= Roberto González Barrera =

Mexican businessman

Roberto González Barrera (September 1, 1930 – 25 August 2012) was a Mexican businessman. He was the chairman of Gruma, the largest producer of tortillas and corn flour in the world, and of Banorte, the largest Mexican-owned private bank in Mexico. Because of his prominent role in the expansion of Gruma, he was often nicknamed "El Maseco" or "Don Maseco" (a reference to one of Gruma's subsidiaries, Grupo Industrial Maseca), as well as the "King of Tortillas".

==Personal life==
Barrera was born in Cerralvo, Nuevo León. At the age of five, before starting school, he was selling eggs, bread, vegetables and other foodstuff in his native town of Cerralvo. "I was very happy," wrote Gonzalez Barrera in an institutional profile. "My childhood was very happy but I did not miss school. When I had free time I went to the streets to make money."

Upon entering primary school he also became a shoe-shine, along with his sale of food on the street.
Almost naturally, at age 11 he left school for good and began working in a grocery warehouse his father had opened in Cerralvo where he sold dairy products, and at age 15, he had his own business. "I remember one day my grandfather asked me which of all the things I did, was the most profitable.

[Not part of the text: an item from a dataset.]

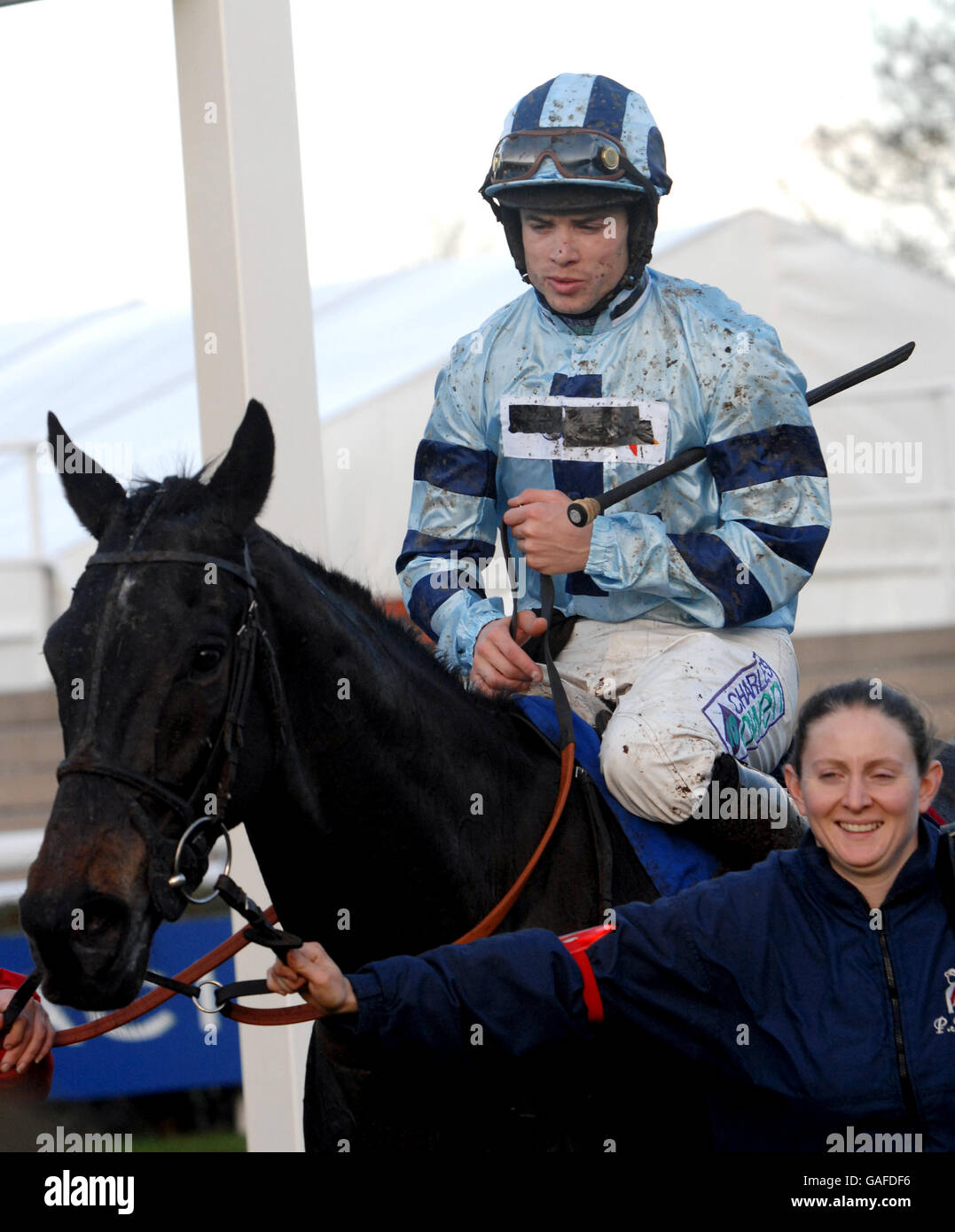 Officier de Reserve ridden by Sam Thomas after winning in the Grundon Recycle Handicap Steeple Chase (class 3) Stock Photo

I replied that selling vegetables," wrote Gonzalez Barrera in his institutional profile. "Then he said, 'Give yourself completely to it and do nothing more." "It seemed like a call to action."

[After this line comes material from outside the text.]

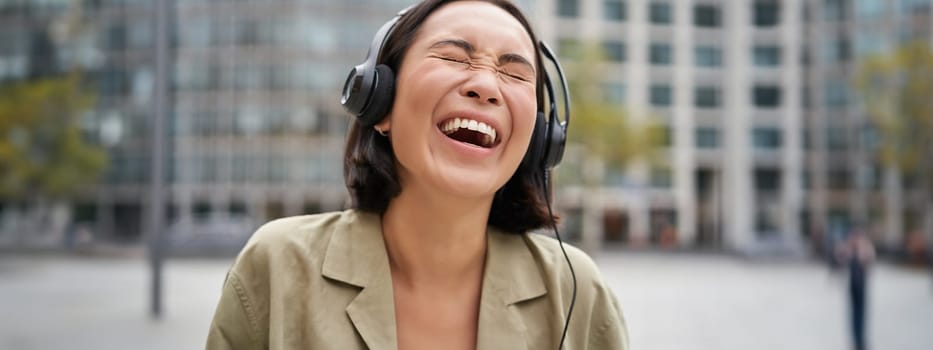 Portrait of happy asian woman in headphones, enjoys music while walking in city, smiling and laughing.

Later Gonzalez Barrera worked in Pemex, as a driver at a plant in Veracruz, where he was in charge of something no one wanted to do, because of the risk: explosive transport. It was during this time that he also partnered in a small coconut plantation. He made good money, but after two years, suffering from malaria, he returned to his hometown, with 200,000.00 pesos of his earnings in the coconut business. In Cerralvo, entered into joint partnership with his father in the family business that had already begun and developed new projects.

At age 18, in the search for further business expansion, he had his first encounter with corn, on seeing his first corn mill.
Curious, he asked for explanations about the process for the manufacture of tortillas, and realizing the business potential when he discovered that cotton workers consumed up to 15 tons of corn per month, imagined the future.

After convincing his father, they bought their first corn mill in 1948 for 75,000.00 pesos (the peso-dollar exchange rate fluctuated between $4.85 and $6.95), and took it to Cerralvo, where he started what is now Maseca, the company that manufactures and markets one out of every four corn tortillas in Europe, Asia and Central America. For starting it off they had to sell all of their other businesses, and when they ran out of money, a friend he had made in Cerralvo, General Bonifacio Salinas Leal, governor of Nuevo León, lent them money and kept some of the company's stock that, years later, would sell back to them again. Thus began a long relationship with politicians, which is one of the most repeated criticism that is made to Gonzalez Barrera: leveraging his political connections for his company's growth.

He entered the Billionaire's club not with the tortilla business, however, but through the Banorte financial group of which, since 1992 he has been the main shareholder, and the only Mexican bank to remains in Mexican ownership after the economic crisis of 1995. Its equity stake in Banorte, the third largest bank in Mexico, returned Gonzalez Barrera to 2011's Forbes list of billionaires, and that fact changed the nature of his wealth.

Some health and family problems threaten Maseca (where 23% of the stock is owned by U.S. conglomerate Archer Daniels Midland). and most of the remainder is split in half, with 50% held by his first wife, from whom he never divorced. González Barrera died in Houston, Texas, on 25 August 2012 from complications of cancer, he was 81 years old.

His son Roberto González Sr. was a racecar driver, finishing third at the 1976 12 Hours of Sebring. His grandsons Ricardo González Valdez and Roberto González Valdez are also racecar drivers.

==Controversy==
González Barrera refused to testify in the case against Raúl Salinas de Gortari, brother of former President Carlos Salinas de Gortari. Allegedly, his justification was "I am a friend of Mr. Raúl".